*** Extract to read Section Begins ***

NPR has one of the least diverse, most narrowly-oriented demographic makeups ever assembled in media, especially when considering the dramatic size of their audience. For example NPR’s listenership is 86% white. They are described as “extraordinarily well educated,” with 65% owning bachelor’s degrees, while only 25% of the US population can say the same. The NPR listener is older, with their median age at 50, and they are more affluent, with an average annual income of $86,000/yr compared to the national average of $55,000. They live in cities, especially on the West Coast. And the NPR listener is decisively liberal. (See all the demographics HERE.)
Songs and artists with a left-leaning agenda tend to get preferential treatment on NPR. But this isn’t about politics, this is about music. With such a focused, attentive, affluent, and large audience all in one place, it is only natural that artists and record labels would start manufacturing music to attempt to court NPR and the massive audience that they command. What makes the courtship sinister is that NPR prides itself in promoting music regardless of commercial value. And as a news organization first, their opinions hold more credence with listeners as publicist Lois Najarian O’Neill explained in the New York Times:
“it feels like a pure, unadulterated and credible endorsement from a press outlet.”
In fairness to NPR, there are many locally-produced radio shows on affiliates that choose their own music, some of which pride themselves in giving local bands and smaller artists the same exposure as national acts. But these slots are not nearly as sought after as the ones on the nationally syndicated shows or on the NPR music website.

*** Extract to read Section Ends ***
*** Data provided Section Begins ***

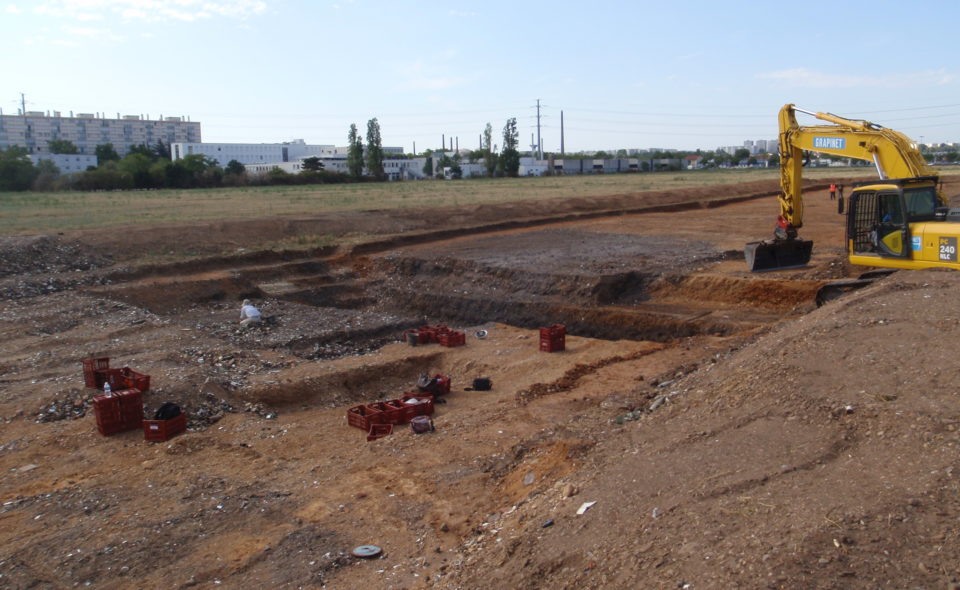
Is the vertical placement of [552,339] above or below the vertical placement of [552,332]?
below

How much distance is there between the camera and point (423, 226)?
2809cm

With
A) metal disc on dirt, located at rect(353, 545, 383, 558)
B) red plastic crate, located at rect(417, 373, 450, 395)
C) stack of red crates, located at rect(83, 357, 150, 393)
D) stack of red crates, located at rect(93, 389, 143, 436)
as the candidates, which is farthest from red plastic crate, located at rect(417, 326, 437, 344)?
metal disc on dirt, located at rect(353, 545, 383, 558)

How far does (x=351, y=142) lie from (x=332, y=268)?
6736 cm

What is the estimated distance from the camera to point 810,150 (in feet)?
50.6

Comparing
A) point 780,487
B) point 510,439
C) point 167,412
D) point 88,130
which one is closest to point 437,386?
point 510,439

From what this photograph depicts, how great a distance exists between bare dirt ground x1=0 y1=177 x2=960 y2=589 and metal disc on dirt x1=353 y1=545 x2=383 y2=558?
0.26ft

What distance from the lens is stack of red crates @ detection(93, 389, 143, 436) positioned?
9602mm

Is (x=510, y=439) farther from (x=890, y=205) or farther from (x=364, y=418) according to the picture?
(x=890, y=205)

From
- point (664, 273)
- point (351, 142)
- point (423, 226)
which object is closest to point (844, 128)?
point (664, 273)

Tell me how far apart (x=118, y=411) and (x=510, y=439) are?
17.2ft

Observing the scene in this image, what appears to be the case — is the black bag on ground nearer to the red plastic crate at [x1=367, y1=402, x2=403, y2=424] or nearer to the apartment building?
the red plastic crate at [x1=367, y1=402, x2=403, y2=424]

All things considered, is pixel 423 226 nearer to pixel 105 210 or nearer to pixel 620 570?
pixel 105 210

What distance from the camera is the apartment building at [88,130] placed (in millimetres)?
154500

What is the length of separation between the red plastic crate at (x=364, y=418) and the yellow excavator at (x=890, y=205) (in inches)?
326
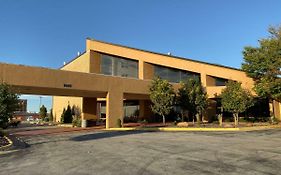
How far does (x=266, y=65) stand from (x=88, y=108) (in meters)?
24.0

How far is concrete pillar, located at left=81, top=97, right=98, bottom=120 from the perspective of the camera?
39.2 metres

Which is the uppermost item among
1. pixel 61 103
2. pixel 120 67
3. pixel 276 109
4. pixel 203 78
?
pixel 120 67

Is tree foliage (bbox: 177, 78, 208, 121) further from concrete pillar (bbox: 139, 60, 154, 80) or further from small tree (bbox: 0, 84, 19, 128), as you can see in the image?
small tree (bbox: 0, 84, 19, 128)

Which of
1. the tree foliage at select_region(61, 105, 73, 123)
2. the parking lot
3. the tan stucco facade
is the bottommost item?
the parking lot

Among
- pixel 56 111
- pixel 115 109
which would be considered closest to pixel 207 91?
pixel 115 109

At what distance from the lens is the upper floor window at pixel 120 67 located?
41031 millimetres

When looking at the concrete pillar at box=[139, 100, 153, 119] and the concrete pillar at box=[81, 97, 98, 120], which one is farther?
the concrete pillar at box=[139, 100, 153, 119]

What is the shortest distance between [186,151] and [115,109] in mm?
19043

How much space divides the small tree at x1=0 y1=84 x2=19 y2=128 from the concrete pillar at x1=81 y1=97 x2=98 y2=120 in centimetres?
2046

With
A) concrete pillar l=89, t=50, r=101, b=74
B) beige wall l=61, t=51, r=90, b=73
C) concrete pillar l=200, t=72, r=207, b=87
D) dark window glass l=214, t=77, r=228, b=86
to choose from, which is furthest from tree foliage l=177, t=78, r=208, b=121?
beige wall l=61, t=51, r=90, b=73

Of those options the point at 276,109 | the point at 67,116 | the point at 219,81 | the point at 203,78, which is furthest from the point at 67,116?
the point at 276,109

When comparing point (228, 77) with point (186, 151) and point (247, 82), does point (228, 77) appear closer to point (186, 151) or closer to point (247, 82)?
point (247, 82)

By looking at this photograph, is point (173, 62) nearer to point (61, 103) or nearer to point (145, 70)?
point (145, 70)

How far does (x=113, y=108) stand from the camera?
3178 centimetres
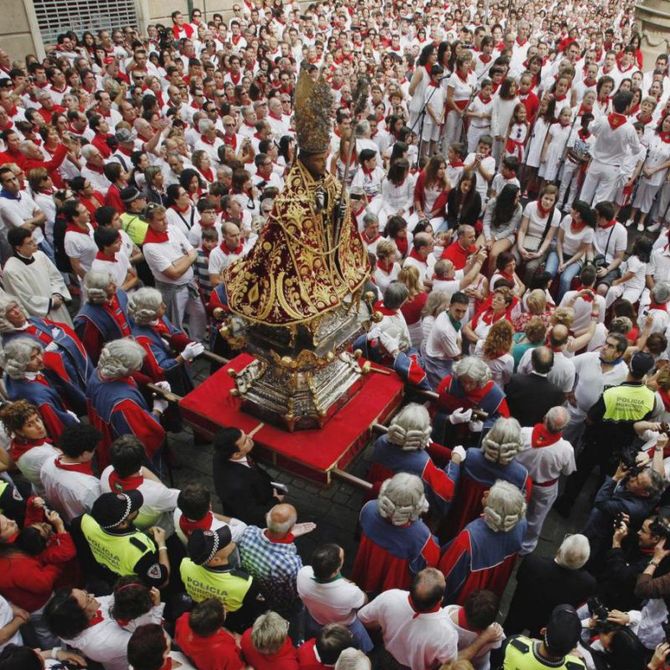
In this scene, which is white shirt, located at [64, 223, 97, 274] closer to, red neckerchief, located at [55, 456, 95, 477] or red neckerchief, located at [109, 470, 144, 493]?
red neckerchief, located at [55, 456, 95, 477]

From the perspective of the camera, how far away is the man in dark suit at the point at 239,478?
164 inches

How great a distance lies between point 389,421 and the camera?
5129 millimetres

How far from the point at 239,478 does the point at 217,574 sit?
33.7 inches

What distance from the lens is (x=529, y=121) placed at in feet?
37.5

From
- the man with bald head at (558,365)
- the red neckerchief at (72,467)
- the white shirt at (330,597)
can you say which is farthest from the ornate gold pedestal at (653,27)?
the red neckerchief at (72,467)

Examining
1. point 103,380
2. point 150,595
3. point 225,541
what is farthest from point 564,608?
point 103,380

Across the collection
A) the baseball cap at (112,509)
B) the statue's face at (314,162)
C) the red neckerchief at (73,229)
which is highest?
the statue's face at (314,162)

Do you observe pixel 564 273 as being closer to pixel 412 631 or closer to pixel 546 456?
pixel 546 456

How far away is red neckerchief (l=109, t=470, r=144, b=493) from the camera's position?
3.99 meters

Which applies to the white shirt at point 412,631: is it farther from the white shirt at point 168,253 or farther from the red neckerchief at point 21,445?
the white shirt at point 168,253

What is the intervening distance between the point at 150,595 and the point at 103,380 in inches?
78.4

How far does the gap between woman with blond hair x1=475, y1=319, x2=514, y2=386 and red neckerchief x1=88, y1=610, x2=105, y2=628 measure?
357 cm

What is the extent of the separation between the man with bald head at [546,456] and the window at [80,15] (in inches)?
677

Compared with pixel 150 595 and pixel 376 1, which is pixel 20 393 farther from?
pixel 376 1
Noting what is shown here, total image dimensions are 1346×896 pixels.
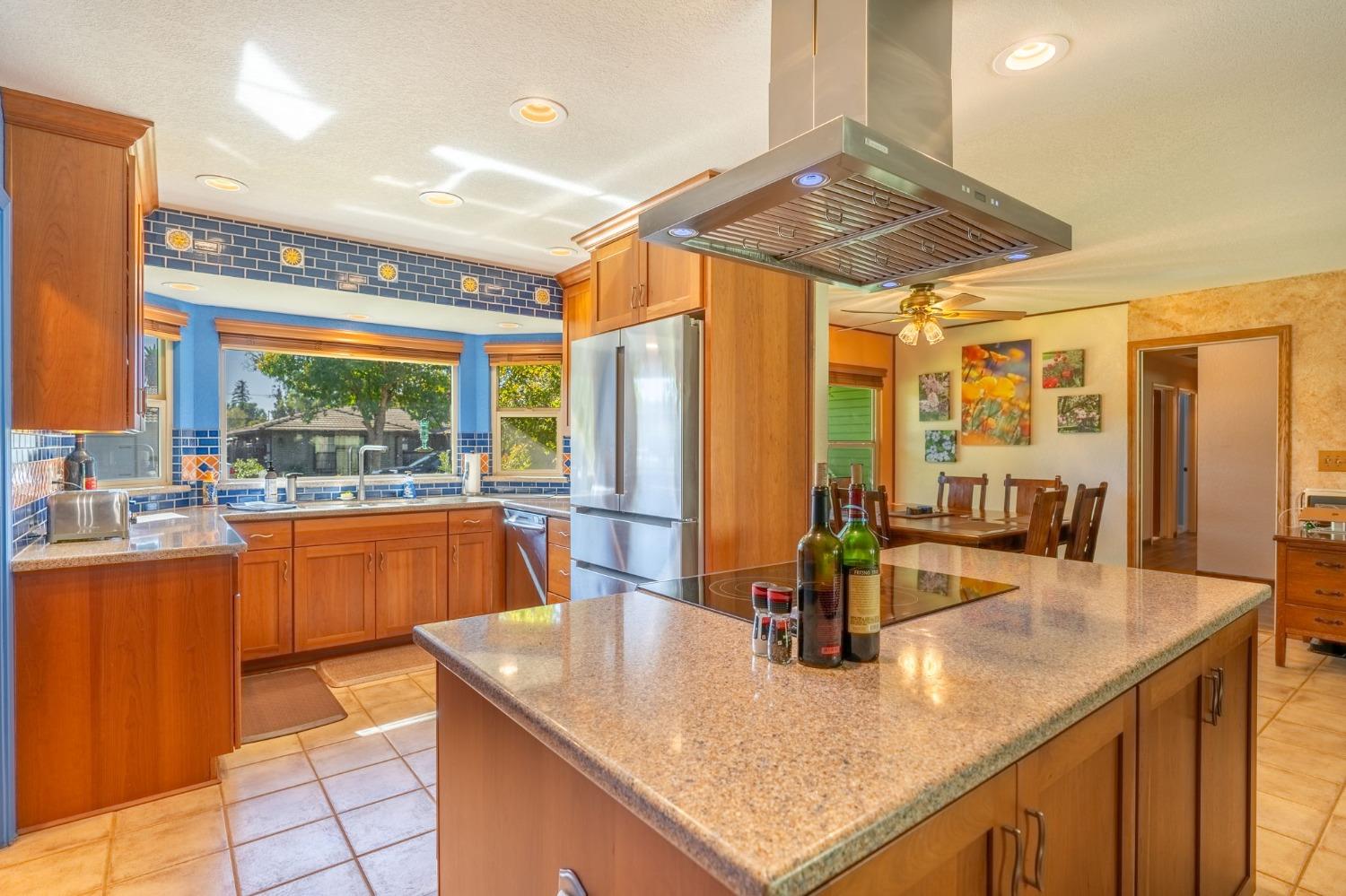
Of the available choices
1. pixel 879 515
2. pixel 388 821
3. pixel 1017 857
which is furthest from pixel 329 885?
pixel 879 515

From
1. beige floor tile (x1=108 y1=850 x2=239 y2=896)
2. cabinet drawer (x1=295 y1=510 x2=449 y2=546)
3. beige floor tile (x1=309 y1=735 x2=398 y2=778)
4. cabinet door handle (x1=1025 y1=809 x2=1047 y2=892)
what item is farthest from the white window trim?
cabinet door handle (x1=1025 y1=809 x2=1047 y2=892)

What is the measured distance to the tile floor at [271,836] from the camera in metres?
1.95

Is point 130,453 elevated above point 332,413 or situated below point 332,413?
below

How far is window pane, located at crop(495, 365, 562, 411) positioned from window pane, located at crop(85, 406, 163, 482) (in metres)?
2.05

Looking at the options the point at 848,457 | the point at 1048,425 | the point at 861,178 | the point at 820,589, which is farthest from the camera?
the point at 848,457

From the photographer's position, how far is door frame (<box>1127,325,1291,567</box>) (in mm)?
4578

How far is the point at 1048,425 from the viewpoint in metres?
5.86

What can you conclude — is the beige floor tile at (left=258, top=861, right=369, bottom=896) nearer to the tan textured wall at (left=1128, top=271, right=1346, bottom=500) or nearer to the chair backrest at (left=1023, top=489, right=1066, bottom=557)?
the chair backrest at (left=1023, top=489, right=1066, bottom=557)

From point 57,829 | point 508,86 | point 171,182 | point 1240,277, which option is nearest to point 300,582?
point 57,829

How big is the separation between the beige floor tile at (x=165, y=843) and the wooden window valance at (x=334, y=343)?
114 inches

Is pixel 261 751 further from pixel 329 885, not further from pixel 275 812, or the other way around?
pixel 329 885

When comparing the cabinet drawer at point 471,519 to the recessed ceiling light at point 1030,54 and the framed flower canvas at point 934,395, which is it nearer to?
the recessed ceiling light at point 1030,54

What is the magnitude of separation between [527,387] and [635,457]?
7.96 feet

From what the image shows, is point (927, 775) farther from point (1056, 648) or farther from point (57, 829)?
point (57, 829)
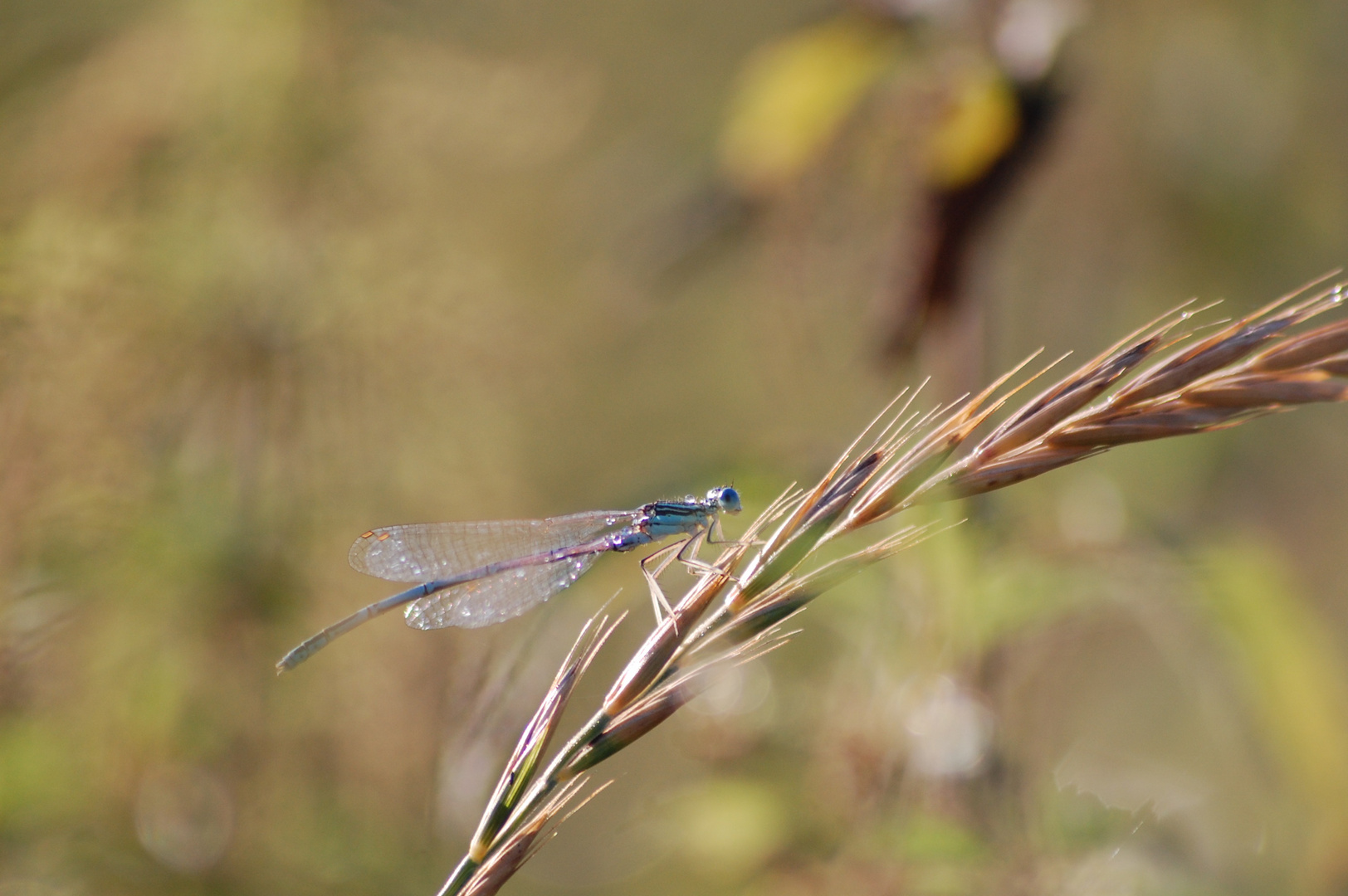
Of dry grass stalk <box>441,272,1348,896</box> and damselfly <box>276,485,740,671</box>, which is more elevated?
damselfly <box>276,485,740,671</box>

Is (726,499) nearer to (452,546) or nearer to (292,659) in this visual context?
(452,546)

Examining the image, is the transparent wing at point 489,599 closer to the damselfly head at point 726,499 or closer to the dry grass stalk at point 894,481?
the damselfly head at point 726,499

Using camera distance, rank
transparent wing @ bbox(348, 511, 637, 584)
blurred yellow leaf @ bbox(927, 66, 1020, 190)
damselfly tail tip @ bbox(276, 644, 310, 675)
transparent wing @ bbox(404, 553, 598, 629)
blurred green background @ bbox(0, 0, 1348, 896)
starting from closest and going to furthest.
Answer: damselfly tail tip @ bbox(276, 644, 310, 675) → blurred yellow leaf @ bbox(927, 66, 1020, 190) → blurred green background @ bbox(0, 0, 1348, 896) → transparent wing @ bbox(404, 553, 598, 629) → transparent wing @ bbox(348, 511, 637, 584)

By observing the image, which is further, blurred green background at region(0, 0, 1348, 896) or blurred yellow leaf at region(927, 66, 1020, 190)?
blurred green background at region(0, 0, 1348, 896)

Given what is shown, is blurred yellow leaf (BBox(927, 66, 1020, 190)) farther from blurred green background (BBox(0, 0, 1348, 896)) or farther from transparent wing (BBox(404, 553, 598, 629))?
transparent wing (BBox(404, 553, 598, 629))

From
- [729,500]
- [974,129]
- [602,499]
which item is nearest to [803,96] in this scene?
[974,129]

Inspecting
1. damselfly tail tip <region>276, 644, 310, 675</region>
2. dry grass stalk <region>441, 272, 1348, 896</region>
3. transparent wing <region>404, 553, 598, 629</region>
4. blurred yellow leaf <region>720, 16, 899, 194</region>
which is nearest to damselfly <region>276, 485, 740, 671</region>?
transparent wing <region>404, 553, 598, 629</region>

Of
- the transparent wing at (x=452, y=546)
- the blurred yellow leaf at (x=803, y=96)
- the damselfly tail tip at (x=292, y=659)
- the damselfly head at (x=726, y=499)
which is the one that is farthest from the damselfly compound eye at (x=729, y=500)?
the damselfly tail tip at (x=292, y=659)

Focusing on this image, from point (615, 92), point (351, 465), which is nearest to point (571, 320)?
point (615, 92)
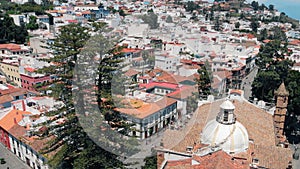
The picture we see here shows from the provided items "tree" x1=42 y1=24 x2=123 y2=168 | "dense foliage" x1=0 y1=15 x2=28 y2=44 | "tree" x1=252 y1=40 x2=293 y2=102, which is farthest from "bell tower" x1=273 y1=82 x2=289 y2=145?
"dense foliage" x1=0 y1=15 x2=28 y2=44

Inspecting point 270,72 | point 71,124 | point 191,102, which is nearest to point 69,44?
point 71,124

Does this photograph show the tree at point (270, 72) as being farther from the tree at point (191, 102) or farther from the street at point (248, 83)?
the street at point (248, 83)

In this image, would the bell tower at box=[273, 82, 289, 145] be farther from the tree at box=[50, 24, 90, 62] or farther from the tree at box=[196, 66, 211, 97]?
the tree at box=[50, 24, 90, 62]

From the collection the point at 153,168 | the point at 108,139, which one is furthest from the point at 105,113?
the point at 153,168

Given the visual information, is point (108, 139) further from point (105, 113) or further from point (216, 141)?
point (216, 141)

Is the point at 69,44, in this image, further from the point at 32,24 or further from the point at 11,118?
the point at 32,24

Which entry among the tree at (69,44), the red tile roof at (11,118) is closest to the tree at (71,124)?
the tree at (69,44)

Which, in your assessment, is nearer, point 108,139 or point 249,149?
point 108,139
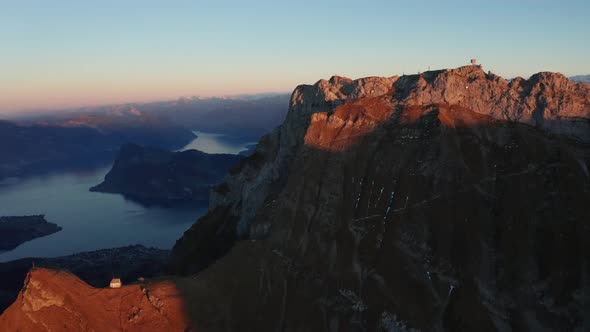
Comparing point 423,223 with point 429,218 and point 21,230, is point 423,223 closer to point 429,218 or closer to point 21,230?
point 429,218

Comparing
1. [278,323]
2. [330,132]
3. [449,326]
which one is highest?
[330,132]

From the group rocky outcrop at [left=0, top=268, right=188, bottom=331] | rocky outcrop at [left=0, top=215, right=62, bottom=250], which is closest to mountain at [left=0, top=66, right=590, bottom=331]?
rocky outcrop at [left=0, top=268, right=188, bottom=331]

*** Data provided Section Ends ***

According to the text on NPR's audience, what is the median age of an NPR listener? The items come from a source separate from the text on NPR's audience.

▶ **Answer to the problem**
50